Le 07/06/2024 à 21:38, Larry Garfield a écrit :
On Fri, Jun 7, 2024, at 7:20 PM, Pierre wrote:

I sincerely do not want to see a new operator for replacing the "new"
operator, because then we would have two different syntaxes which would
be semantically equivalent.

Creating a new object, in most API design, is not something you do very
often, especially when working in a framework that does it for you
(dependency injection, etc...).
This is not entirely true.  Creating a new service object, yes, you rarely 
never do that yourself.  Creating a new data object (value object, struct 
object, DTO, and a dozen other terms) is something that should happen more than 
most PHP developers currently do, because most of us have primitive obsession.  
(Or array obsession.)

Consider attributes: Any time you want to have an object as the value for one of the arguments to 
an attribute, you need a "new."  Any time you create a value object for a more strongly 
typed parameter than the horrid $options array, you'll be using "new."

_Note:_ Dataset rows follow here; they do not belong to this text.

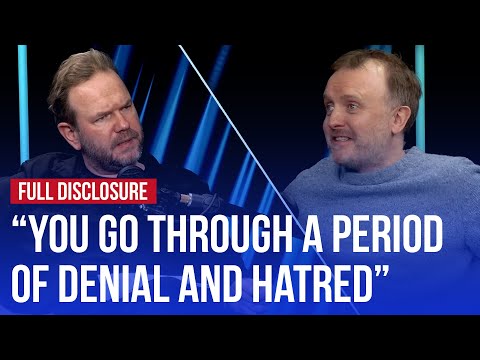 James O'Brien meets Chris McCausland | LBC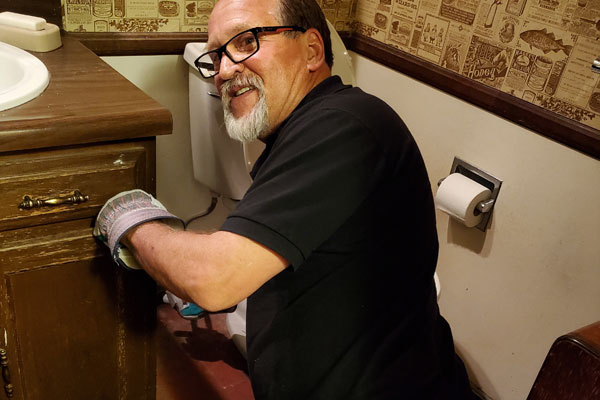 12-point Inspection: A Preventative Plumbing Check-up for Your Home or Business
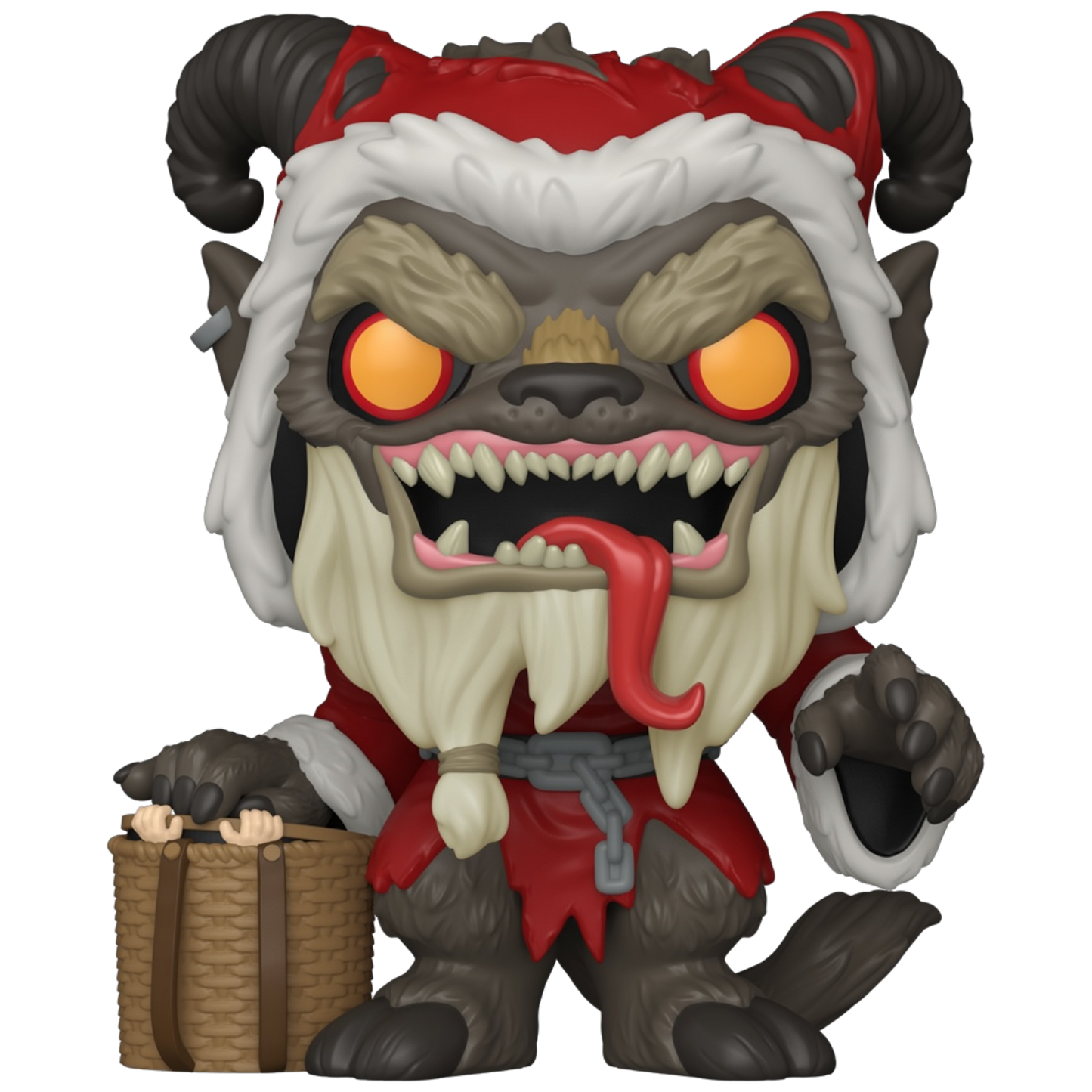 Krampus #30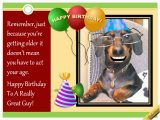 Free E Birthday Cards for Him Birthday for Him Cards Free Birthday for Him Wishes
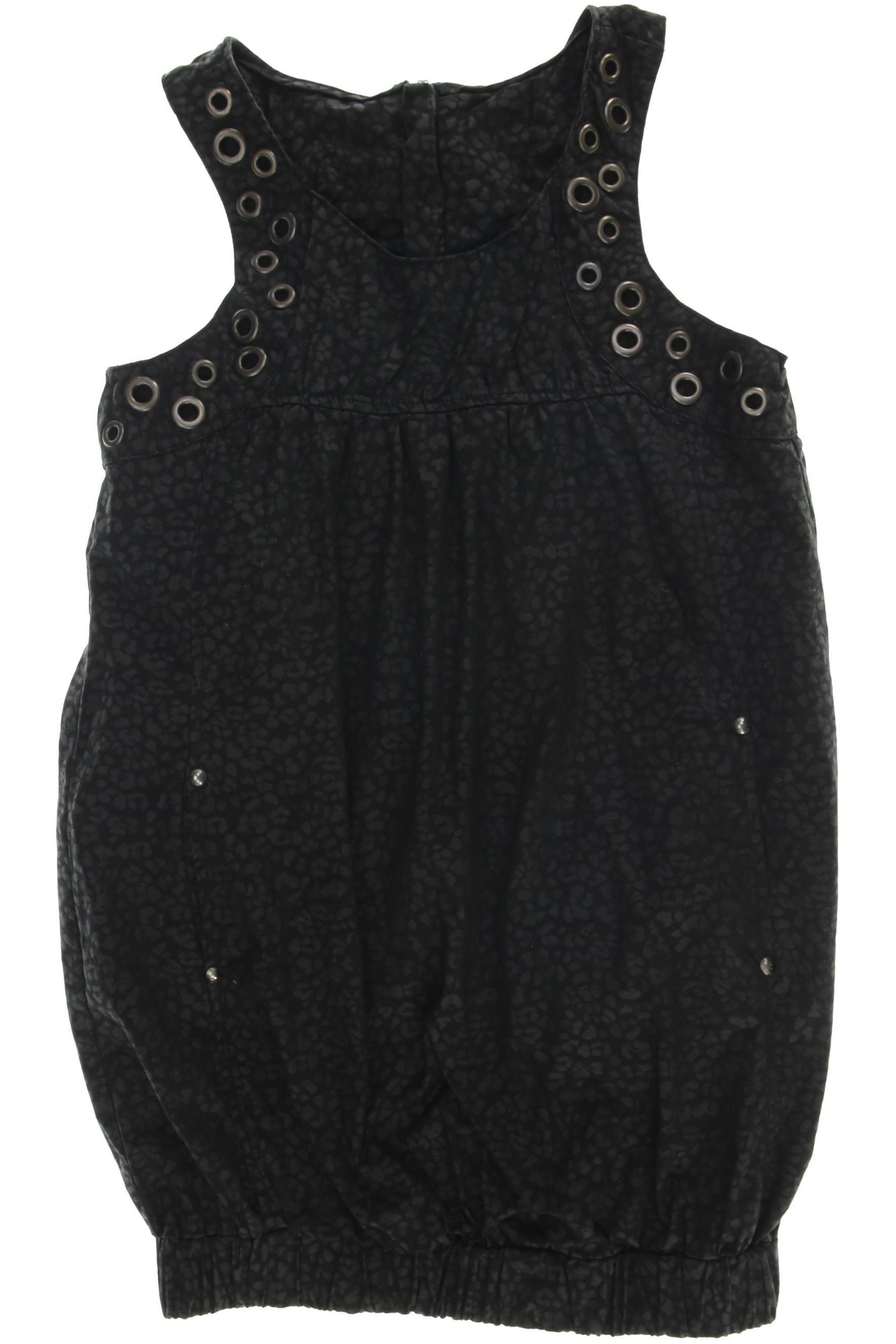 

Zara Mädchen Kleid, schwarz, Gr. 152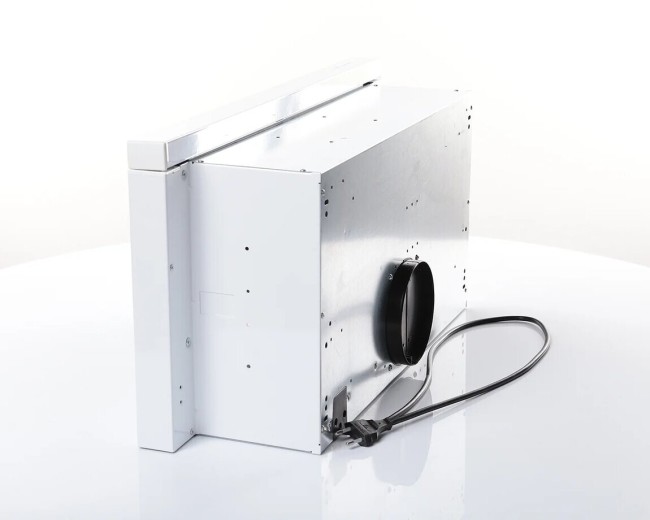 Встраиваемая вытяжка Zigmund & Shtain K 009.6 W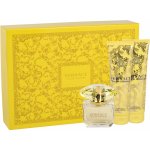 Versace Yellow Diamond toaletní voda dámská 90 ml – Sleviste.cz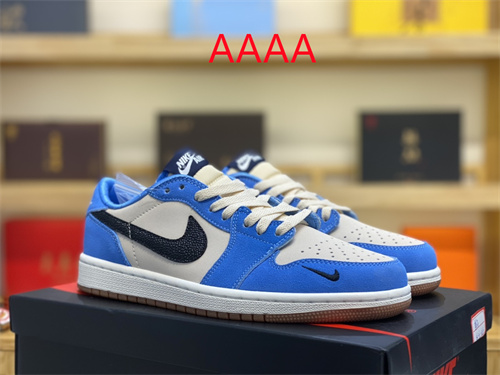 Jordan1(AAAA)-W(Low)-436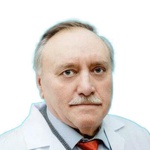 Копылов Александр Николаевич, Детский пульмонолог, Пульмонолог - Казань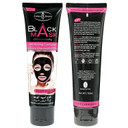Aichun Beauty Complex Black Mask Remove Blackhead Deep Cleansing Blackhead Remover Purifying Peel Face Mask 120Ml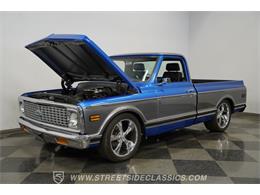 1972 Chevrolet C10 (CC-2067353) for sale in Mesa, Arizona
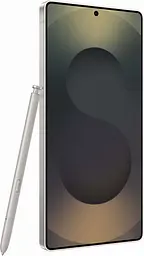 Смартфон Samsung Galaxy S25 Ultra 12/512GB Titanium Black SM-S938BZKG - мініатюра 4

So I'm sympathetic to making that syntax easier, and would be OK with it if a 
workable syntax was found.  But so far in this thread, a workable syntax has 
not been found.

I agree it's not the greatest usability concern in PHP right now, though.

--Larry Garfield

I understand your point, but why replacing "new" which is basically an operator, with another operator ?

I do agree with you that when you use value objects, you need it a lot, but I'd much prefer having a JS like value objects initializer syntax, such as `Point {x: 1, y: 2}` syntax than creating another way to call the constructor, which already has a mastered and comprehensive syntax which is simply `new`.

As you said, it's not the greatest usability concern in PHP right now.